Le retour des algues dans le lac Érié correspond aux résultats mis au jour dans les Rapports sur les bassins versants du WWF-Canada. Dans notre analyse du bassin versant des Grands Lacs, nous avons découvert que, dans les rivières et ruisseaux du sous-bassin du nord du lac Érié,  les niveaux de phosphore excédaient généralement la limite édictée dans les normes de qualité de l’eau. En fait, c’était le cas dans près de 80 % des échantillons récoltés entre 2008 et 2012, soit les données les plus récentes auxquelles nous avons accès.
Tous les indicateurs laissent présager que, à moins que l’on prenne des mesures évolutives afin de réduire la quantité de nutriments dans l’eau, les éclosions d’algues dans le lac Érié prendront des proportions encore plus grandes. Bref, nous devons agir et les gouvernements canadien et américain semblent l’avoir compris. En effet, ils négocient de nouvelles stratégies afin de diminuer le volume de nutriments qui aboutissent dans le lac.
Entre autres, en vertu de l’amendement de 2012 à l’Accord relatif à la qualité de l’eau des Grands Lacs, les deux pays ont ébauché des cibles relatives aux charges de phosphore qui seront adoptées en 2016. Le sous-comité responsable a émis certaines recommandations, dont celle de réduire de 40 % le phosphore rejeté dans le lac Érié afin de lutter efficacement contre les éclosions d’algues. Cette réduction de 40 % est également au centre d’une entente récemment signée par les gouvernements de l’Ontario, de l’Ohio et du Michigan afin de s’attaquer au problème dans l’ouest du lac.

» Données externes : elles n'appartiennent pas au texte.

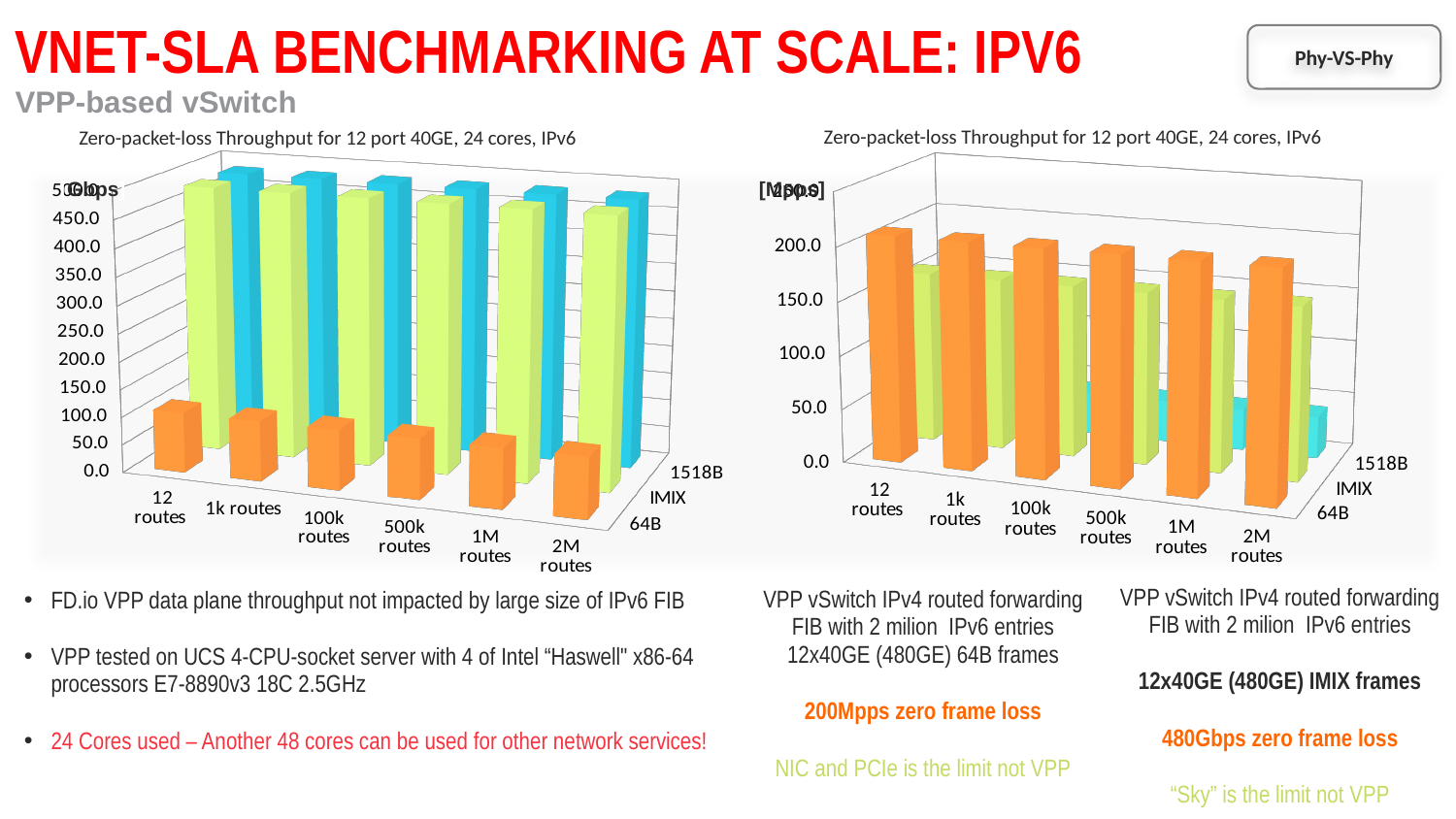
In the left chart (Gbps), which series has the lowest values across all route counts? 64B In the right chart (Mpps), is the value for 64B at 12 routes greater or less than 150? greater In the left chart (Gbps), do the 64B values rise or fall as the route count increases from 12 routes to 2M routes? Neither; they stay flat (constant) In the left chart (Gbps), is the value for 1518B at 12 routes greater or less than 400? greater In the right chart (Mpps), is the value for 1518B at 12 routes greater or less than 100? less How many series (frame sizes) does the right chart plot? 3 In the right chart (Mpps), which is larger at 12 routes: 64B or 1518B? 64B In the right chart (Mpps), which series has the highest values across all route counts? 64B What unit is shown on the vertical axis of the right chart? [Mpps] How many route-count categories are shown on the x axis of the left chart? 6 What kind of chart is the left chart on the slide? bar chart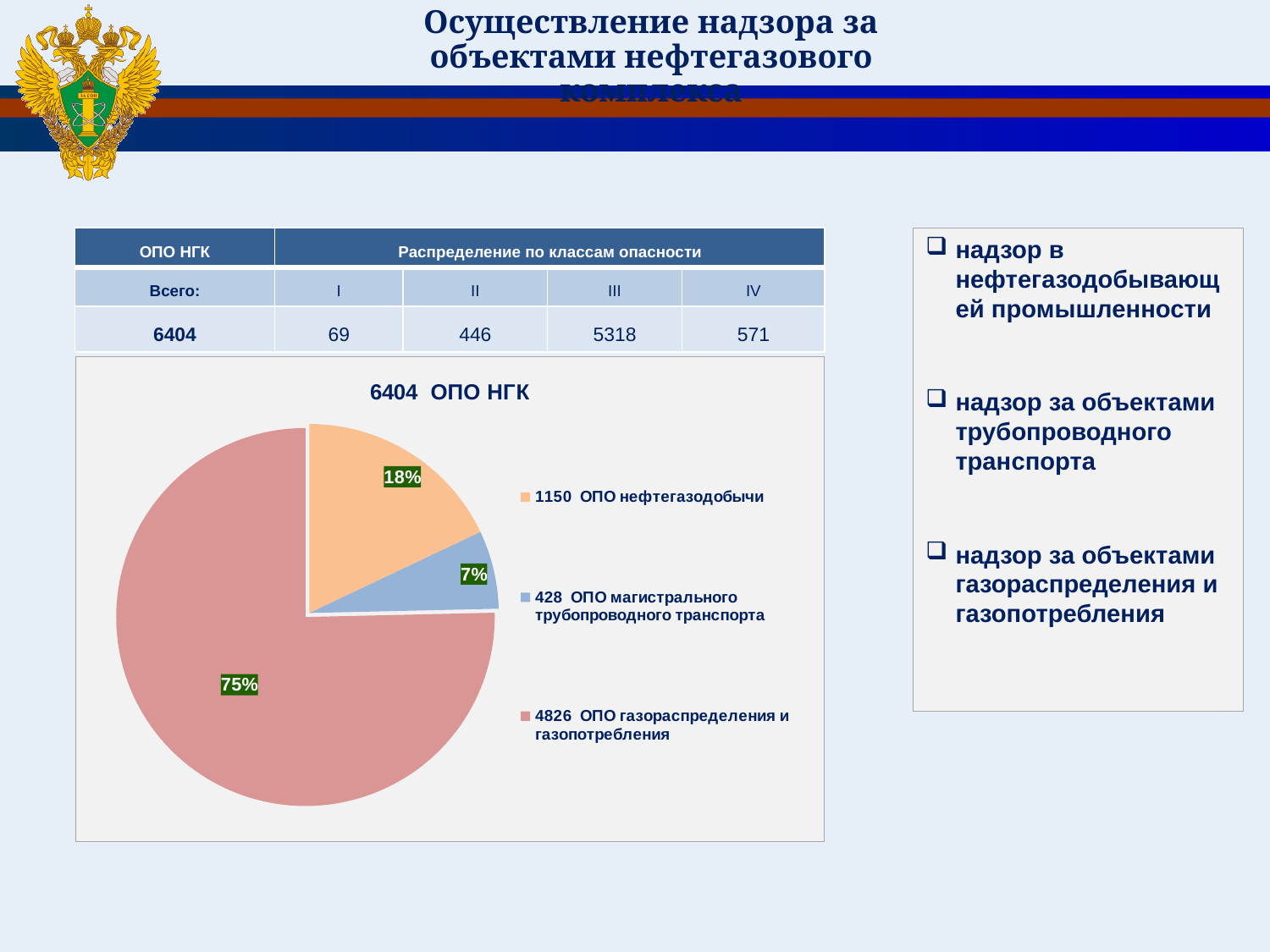
What share of the pie does ОПО газораспределения и газопотребления take? 75% According to the legend, how many ОПО магистрального трубопроводного транспорта are there? 428 What is the difference in percentage points between the share for ОПО газораспределения и газопотребления and the share for ОПО нефтегазодобычи? 57 Which category has the largest slice in the pie chart? ОПО газораспределения и газопотребления What kind of chart is shown on the slide? pie chart According to the legend, how many ОПО нефтегазодобычи are there? 1150 How many slices does the pie chart have? 3 What share of the pie does ОПО магистрального трубопроводного транспорта take? 7% Which is larger: the share for ОПО нефтегазодобычи or the share for ОПО магистрального трубопроводного транспорта? ОПО нефтегазодобычи Which category has the smallest slice in the pie chart? ОПО магистрального трубопроводного транспорта What share of the pie does ОПО нефтегазодобычи take? 18% What is the title of the pie chart? 6404 ОПО НГК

Une autre proposition inspirante est le dépôt, une nouvelle fois, du projet de loi sur la protection des Grands Lacs en Ontario. L’adoption du Great Lakes Protection Act offrirait de nouvelles ressources au gouvernement de l’Ontario afin de mieux protéger les Grands Lacs contre des menaces telles que les éclosions d’algues et d’implanter la Stratégie ontarienne pour les Grands Lacs.

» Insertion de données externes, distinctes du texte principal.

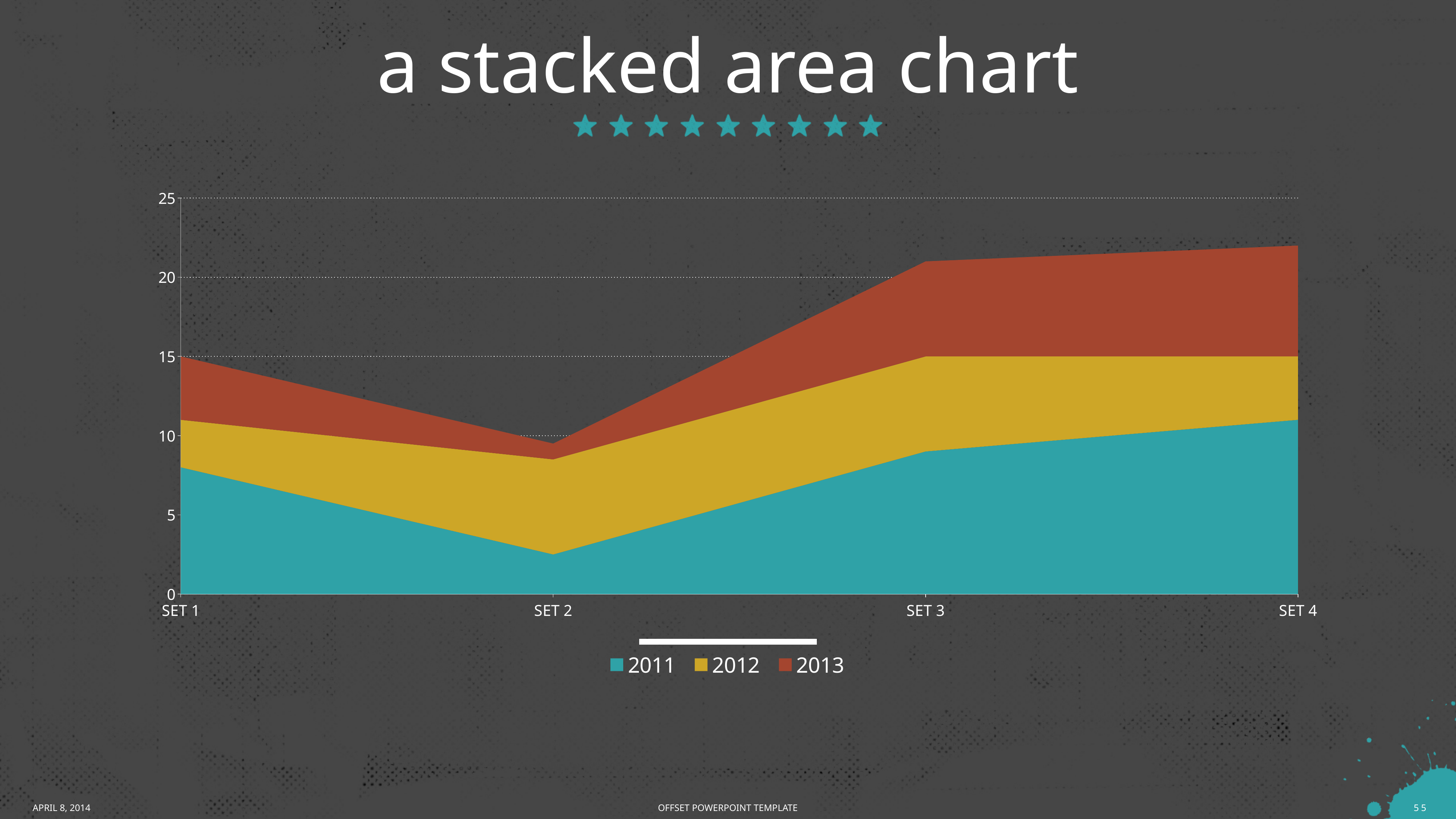
How many series does the legend list? 3 Which colour represents the 2011 series in the legend? teal Is the stacked total at SET 2 greater or less than 15? less Is the value for 2011 at SET 1 greater or less than 10? less Is the value for 2011 at SET 4 greater or less than 10? greater What is the title of the chart? a stacked area chart What kind of chart is shown on the slide? stacked area chart How many categories are shown on the x axis? 4 For the 2011 series, which category has the lowest value? SET 2 Does the 2011 series rise or fall from SET 2 to SET 4? rise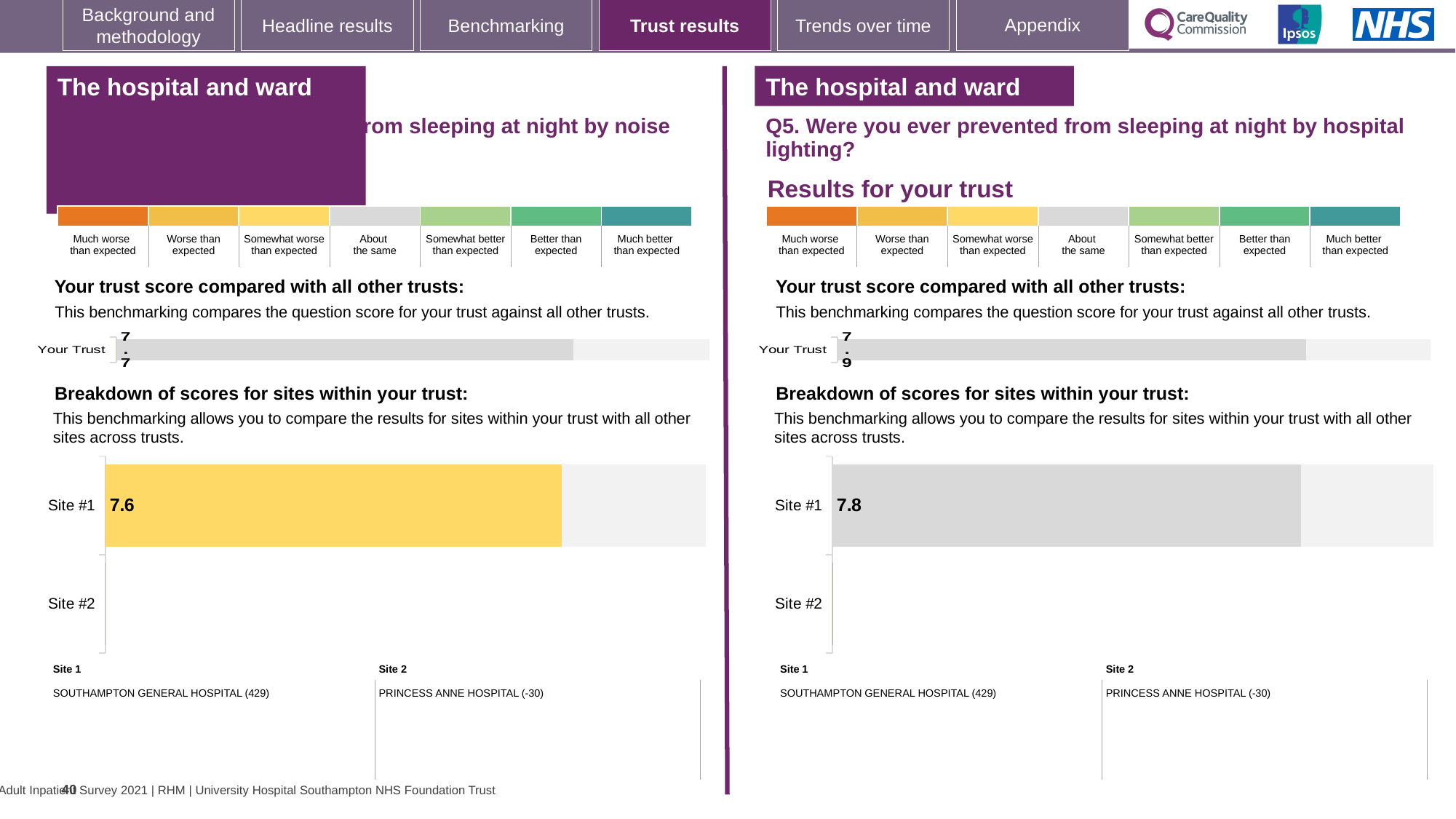
On the right-hand 'Breakdown of scores for sites within your trust' chart (Q5, hospital lighting), what is the score for Site #1? 7.8 On the left-hand breakdown chart (noise), what colour is the Site #1 bar? Yellow On the left-hand 'Your trust score compared with all other trusts' chart (sleeping at night by noise), what is the score for Your Trust? 7.7 How many sites are listed on the left-hand 'Breakdown of scores for sites within your trust' chart? 2 What is the difference between the Site #1 score on the right-hand breakdown chart (Q5, hospital lighting) and the Site #1 score on the left-hand breakdown chart (noise)? 0.2 Which site is named as Site 1 beneath the breakdown charts? SOUTHAMPTON GENERAL HOSPITAL (429) On the left-hand side (noise), what is the difference between the Your Trust score and the Site #1 score? 0.1 What type of chart is the right-hand 'Breakdown of scores for sites within your trust' chart? Bar chart On the left-hand 'Breakdown of scores for sites within your trust' chart (noise), what is the score for Site #1? 7.6 What is the difference between the Your Trust score for Q5 (hospital lighting, right) and the Your Trust score for the noise question (left)? 0.2 Which is larger: the Your Trust score on the left-hand chart (noise) or the Your Trust score on the right-hand chart (Q5, hospital lighting)? Right-hand chart (Q5, hospital lighting) On the right-hand 'Your trust score compared with all other trusts' chart (Q5, hospital lighting), what is the score for Your Trust? 7.9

Les initiatives actuellement sur la table nous donnent plusieurs raisons d’être optimistes. Toutefois, l’incertitude enveloppe la manière dont ces mesures seront implantées sur le terrain. Leur succès – ou non – aura un effet direct sur l’état de santé des Grands Lacs pour les années et les décennies à venir… pour le meilleur ou pour le pire.